What is required
How many lines in the material below contain the word "translations"? Write only the number.

Data in this exercise
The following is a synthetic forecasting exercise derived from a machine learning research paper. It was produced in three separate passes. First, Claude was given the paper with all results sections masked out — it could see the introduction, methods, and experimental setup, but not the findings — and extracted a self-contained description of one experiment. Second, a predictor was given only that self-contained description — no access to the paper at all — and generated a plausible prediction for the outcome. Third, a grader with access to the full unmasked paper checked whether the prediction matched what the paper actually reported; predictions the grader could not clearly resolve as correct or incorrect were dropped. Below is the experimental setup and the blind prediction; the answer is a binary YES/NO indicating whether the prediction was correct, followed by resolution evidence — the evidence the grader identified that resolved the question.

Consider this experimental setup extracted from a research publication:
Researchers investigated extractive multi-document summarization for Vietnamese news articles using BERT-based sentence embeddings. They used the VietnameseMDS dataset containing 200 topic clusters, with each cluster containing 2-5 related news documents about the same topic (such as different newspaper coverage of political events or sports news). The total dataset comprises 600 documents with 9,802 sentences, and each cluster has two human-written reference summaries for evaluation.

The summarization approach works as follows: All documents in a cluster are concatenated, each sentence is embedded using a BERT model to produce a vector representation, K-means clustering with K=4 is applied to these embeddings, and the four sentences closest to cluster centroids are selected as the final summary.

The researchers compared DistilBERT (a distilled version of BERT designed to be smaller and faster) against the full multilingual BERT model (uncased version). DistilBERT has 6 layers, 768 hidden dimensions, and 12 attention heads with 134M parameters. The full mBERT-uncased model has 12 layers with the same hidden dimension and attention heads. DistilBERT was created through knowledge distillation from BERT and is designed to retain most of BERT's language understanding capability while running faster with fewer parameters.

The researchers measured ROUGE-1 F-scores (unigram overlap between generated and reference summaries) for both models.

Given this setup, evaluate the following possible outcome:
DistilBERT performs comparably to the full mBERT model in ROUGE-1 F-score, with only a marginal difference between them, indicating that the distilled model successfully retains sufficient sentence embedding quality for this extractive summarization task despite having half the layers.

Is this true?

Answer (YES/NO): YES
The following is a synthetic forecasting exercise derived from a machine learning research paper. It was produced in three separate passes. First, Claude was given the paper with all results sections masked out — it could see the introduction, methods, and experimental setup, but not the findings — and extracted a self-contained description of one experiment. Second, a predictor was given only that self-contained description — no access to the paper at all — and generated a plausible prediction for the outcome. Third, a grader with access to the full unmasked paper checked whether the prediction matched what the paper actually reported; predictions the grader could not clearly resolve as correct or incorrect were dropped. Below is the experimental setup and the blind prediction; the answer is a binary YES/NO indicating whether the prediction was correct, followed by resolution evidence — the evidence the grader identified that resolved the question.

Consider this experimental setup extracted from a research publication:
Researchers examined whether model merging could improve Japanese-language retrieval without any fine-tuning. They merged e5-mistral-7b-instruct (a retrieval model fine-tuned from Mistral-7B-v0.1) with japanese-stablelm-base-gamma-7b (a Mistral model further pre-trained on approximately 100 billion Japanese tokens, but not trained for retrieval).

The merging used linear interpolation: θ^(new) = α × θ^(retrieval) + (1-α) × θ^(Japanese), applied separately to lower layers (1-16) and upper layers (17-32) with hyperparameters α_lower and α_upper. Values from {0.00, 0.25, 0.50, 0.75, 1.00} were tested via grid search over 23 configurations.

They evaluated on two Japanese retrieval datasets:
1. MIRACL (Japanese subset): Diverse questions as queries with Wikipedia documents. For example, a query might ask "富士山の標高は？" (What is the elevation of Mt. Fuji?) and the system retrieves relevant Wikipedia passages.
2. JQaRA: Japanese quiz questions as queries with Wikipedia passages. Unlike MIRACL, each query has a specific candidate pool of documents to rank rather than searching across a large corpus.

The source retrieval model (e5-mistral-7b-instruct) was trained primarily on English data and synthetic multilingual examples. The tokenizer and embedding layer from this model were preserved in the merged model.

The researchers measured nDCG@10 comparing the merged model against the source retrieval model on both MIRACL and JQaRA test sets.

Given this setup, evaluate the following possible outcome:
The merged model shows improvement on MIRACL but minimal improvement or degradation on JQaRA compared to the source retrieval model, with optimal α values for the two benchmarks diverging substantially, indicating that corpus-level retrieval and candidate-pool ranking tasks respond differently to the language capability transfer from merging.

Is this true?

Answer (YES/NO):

---

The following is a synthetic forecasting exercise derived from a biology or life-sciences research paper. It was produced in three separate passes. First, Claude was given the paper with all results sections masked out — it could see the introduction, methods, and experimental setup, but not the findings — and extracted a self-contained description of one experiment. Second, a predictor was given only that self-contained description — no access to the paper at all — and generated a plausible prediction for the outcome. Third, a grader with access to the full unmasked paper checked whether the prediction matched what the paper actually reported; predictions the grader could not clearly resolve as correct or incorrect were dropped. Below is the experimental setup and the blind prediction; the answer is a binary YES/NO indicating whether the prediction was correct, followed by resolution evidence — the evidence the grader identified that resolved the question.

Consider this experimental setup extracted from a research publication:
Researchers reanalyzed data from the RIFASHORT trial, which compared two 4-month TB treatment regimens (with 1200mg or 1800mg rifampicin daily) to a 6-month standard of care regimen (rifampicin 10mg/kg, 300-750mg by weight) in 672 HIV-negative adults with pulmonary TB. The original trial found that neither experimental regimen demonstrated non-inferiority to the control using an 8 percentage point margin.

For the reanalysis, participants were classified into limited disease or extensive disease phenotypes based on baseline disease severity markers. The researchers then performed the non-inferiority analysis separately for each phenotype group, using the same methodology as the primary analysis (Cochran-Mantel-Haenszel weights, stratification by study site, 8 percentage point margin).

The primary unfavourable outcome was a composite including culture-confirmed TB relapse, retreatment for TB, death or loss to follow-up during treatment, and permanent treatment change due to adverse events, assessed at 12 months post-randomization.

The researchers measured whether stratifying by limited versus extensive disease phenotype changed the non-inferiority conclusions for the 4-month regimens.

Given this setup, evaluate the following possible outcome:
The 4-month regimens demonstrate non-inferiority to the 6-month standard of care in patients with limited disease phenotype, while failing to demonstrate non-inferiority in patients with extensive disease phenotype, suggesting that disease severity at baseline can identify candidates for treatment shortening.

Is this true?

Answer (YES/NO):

---

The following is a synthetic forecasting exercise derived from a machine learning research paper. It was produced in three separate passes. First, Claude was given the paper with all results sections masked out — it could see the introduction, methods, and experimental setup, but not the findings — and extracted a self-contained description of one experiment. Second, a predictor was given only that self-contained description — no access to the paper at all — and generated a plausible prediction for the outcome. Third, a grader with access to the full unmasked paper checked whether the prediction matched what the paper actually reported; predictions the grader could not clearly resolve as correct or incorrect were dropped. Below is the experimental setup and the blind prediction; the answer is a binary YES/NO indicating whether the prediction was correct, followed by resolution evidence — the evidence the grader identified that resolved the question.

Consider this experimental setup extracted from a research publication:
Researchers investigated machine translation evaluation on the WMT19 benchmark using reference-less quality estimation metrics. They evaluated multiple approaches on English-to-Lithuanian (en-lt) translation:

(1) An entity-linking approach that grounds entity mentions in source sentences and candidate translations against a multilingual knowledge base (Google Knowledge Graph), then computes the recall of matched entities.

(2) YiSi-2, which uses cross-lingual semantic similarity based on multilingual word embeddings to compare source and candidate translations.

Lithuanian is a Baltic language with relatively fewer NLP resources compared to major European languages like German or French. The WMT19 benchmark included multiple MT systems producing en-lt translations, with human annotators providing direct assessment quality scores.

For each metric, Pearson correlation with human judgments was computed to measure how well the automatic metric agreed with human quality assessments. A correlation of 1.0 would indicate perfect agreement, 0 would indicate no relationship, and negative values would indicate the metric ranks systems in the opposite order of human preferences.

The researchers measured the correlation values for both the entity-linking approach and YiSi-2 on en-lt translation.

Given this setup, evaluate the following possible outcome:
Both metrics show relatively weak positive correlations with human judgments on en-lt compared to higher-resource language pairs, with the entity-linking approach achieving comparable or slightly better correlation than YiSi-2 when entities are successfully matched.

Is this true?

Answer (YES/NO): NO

Solution below
3